**Supplied data**
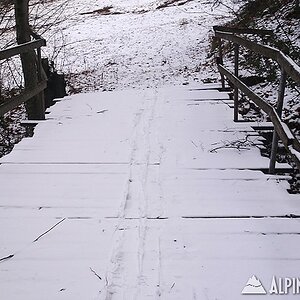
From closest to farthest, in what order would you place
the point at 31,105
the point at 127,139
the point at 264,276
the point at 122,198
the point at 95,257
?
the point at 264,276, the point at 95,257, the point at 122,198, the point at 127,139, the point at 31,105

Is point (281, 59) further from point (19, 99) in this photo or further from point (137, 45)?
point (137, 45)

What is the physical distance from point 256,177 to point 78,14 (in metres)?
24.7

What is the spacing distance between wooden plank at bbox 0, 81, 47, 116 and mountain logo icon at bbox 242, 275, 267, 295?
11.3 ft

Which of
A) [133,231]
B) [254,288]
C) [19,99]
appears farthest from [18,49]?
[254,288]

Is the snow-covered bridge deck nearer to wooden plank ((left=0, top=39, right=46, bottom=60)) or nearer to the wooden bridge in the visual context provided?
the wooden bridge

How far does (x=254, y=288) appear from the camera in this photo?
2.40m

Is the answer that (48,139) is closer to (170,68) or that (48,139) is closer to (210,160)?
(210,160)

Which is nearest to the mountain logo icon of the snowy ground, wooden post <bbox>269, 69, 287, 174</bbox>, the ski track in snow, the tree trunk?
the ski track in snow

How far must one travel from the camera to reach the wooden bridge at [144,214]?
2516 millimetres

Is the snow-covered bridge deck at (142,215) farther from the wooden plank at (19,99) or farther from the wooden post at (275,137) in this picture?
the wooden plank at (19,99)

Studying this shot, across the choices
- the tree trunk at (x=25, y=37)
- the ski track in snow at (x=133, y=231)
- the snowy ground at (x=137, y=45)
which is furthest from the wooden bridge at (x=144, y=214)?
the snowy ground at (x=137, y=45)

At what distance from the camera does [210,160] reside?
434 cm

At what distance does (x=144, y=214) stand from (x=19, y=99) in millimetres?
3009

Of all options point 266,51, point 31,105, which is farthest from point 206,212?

...

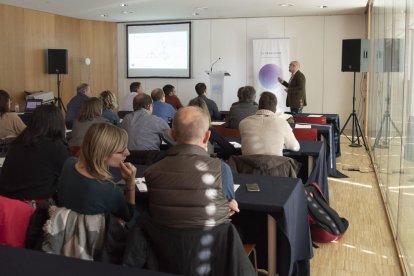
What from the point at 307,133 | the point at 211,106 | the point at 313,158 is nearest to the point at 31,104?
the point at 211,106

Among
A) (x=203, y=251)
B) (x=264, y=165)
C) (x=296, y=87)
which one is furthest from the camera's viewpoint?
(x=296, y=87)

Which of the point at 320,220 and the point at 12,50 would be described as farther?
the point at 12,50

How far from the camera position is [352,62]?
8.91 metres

--

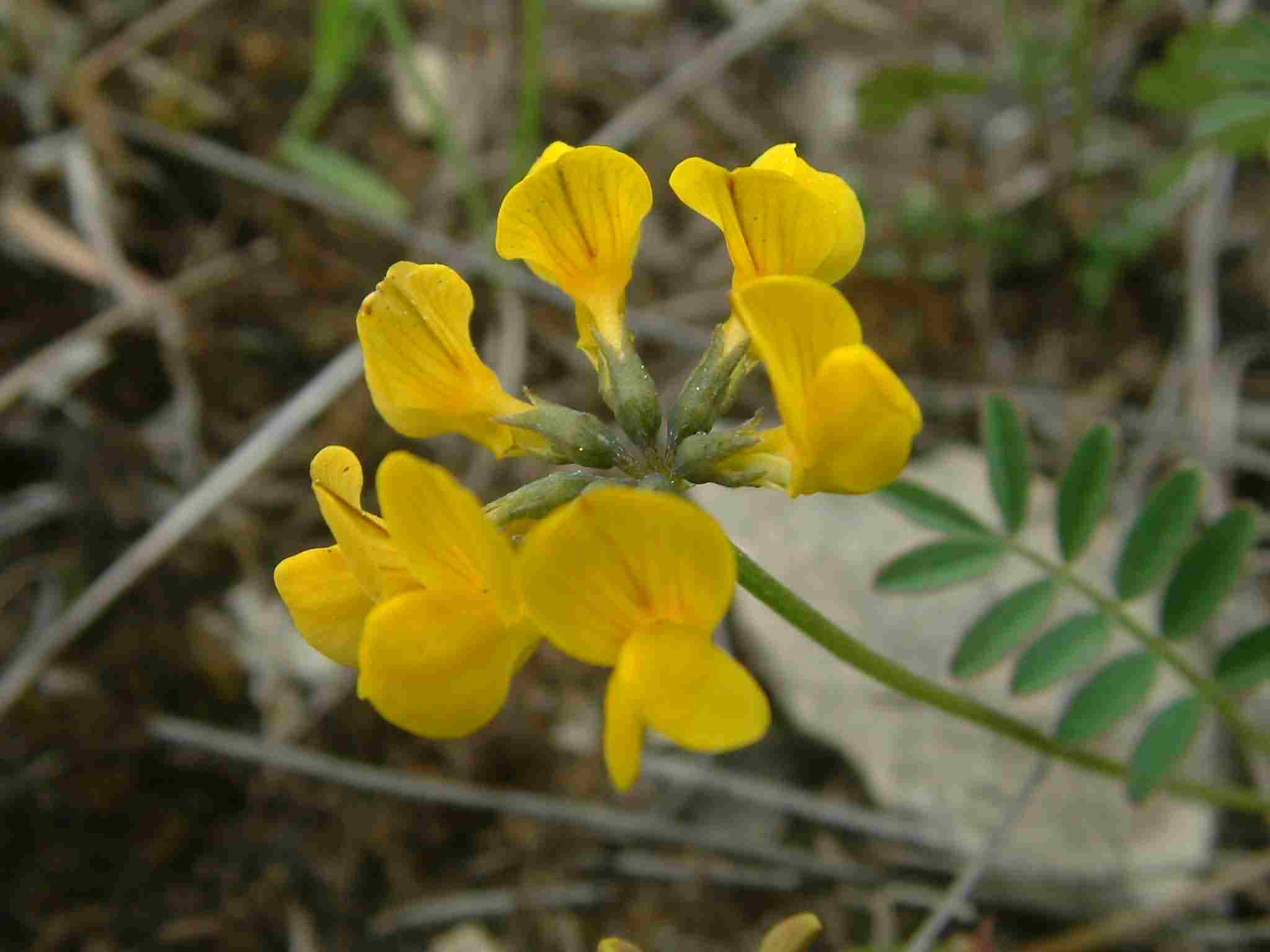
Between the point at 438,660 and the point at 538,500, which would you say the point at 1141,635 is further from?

**What the task asks**
Show every line in the rows above that contains the word "snowy".

**Answer to this problem**
Which is nearest to the mountain logo icon of the snowy ground, wooden post <bbox>269, 69, 287, 174</bbox>, the ski track in snow, the tree trunk?
- the snowy ground at (x=137, y=45)
the snowy ground at (x=137, y=45)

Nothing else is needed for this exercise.